[Saved entries]
--------------------
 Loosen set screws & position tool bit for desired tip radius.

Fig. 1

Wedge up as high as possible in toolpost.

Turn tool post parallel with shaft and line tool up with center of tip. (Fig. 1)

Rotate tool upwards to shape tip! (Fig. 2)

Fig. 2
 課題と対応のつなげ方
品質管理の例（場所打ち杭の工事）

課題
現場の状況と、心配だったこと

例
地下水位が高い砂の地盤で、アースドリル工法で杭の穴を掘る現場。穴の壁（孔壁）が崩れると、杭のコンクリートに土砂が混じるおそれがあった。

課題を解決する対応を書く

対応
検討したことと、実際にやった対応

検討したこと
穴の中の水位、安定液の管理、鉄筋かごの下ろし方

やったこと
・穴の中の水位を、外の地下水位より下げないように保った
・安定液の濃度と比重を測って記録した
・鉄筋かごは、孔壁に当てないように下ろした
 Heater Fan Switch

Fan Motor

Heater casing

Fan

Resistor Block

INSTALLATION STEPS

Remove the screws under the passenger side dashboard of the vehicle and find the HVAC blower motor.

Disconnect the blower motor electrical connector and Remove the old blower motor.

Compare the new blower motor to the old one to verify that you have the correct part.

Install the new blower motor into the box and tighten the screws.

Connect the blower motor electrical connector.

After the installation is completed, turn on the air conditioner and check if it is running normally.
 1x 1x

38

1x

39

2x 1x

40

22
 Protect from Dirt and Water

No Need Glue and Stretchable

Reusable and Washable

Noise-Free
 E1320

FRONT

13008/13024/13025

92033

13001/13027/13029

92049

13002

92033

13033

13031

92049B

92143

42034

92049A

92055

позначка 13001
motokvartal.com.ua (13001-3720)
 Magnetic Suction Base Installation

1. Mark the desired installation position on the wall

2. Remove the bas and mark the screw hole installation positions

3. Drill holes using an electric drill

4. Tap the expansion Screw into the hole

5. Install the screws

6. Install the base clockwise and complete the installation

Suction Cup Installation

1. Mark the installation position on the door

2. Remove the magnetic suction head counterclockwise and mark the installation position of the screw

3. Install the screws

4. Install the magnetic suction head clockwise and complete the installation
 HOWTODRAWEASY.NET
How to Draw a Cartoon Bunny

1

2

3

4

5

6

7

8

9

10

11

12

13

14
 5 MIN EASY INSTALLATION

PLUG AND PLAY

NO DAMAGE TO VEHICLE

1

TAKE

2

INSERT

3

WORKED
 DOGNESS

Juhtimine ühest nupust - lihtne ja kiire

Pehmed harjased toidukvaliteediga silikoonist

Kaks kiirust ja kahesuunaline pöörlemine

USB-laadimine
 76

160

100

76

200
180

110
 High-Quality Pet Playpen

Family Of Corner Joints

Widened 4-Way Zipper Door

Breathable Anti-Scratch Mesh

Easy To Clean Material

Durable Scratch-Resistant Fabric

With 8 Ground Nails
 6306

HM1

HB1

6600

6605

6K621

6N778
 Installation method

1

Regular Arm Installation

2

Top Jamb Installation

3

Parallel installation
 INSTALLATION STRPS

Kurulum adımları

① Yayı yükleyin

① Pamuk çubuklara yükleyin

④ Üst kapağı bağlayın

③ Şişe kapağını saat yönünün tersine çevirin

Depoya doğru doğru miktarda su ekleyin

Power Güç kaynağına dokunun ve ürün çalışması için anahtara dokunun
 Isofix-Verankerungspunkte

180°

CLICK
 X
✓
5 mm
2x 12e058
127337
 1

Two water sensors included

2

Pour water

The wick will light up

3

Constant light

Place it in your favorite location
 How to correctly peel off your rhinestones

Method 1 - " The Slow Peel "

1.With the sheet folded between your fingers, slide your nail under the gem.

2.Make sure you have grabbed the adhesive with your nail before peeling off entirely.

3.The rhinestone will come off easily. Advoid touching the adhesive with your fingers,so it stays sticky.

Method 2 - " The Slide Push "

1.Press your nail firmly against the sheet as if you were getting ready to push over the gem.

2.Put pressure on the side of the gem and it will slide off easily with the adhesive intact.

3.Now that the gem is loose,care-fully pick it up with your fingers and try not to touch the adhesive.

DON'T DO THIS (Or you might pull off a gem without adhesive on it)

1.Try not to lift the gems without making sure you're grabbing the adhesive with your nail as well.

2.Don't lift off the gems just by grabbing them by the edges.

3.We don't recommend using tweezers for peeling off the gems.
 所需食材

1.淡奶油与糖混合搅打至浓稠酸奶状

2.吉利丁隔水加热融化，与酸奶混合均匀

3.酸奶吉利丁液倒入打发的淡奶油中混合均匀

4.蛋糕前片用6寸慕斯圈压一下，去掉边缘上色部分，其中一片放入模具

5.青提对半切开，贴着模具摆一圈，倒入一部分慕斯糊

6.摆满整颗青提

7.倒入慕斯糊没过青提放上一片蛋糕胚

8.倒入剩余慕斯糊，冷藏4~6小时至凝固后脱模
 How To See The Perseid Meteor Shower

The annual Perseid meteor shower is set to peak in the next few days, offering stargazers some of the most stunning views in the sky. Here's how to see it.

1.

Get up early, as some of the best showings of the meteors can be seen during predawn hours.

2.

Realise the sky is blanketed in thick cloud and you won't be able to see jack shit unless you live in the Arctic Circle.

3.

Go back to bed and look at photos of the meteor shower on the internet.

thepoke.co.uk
--------------------
WHAT THE EXERCISE ASKS
Find every line in the records above that contains the word "will", and copy each one.

SOLVED EXERCISE
The wick will light up
3.The rhinestone will come off easily. Advoid touching the adhesive with your fingers,so it stays sticky.
2.Put pressure on the side of the gem and it will slide off easily with the adhesive intact.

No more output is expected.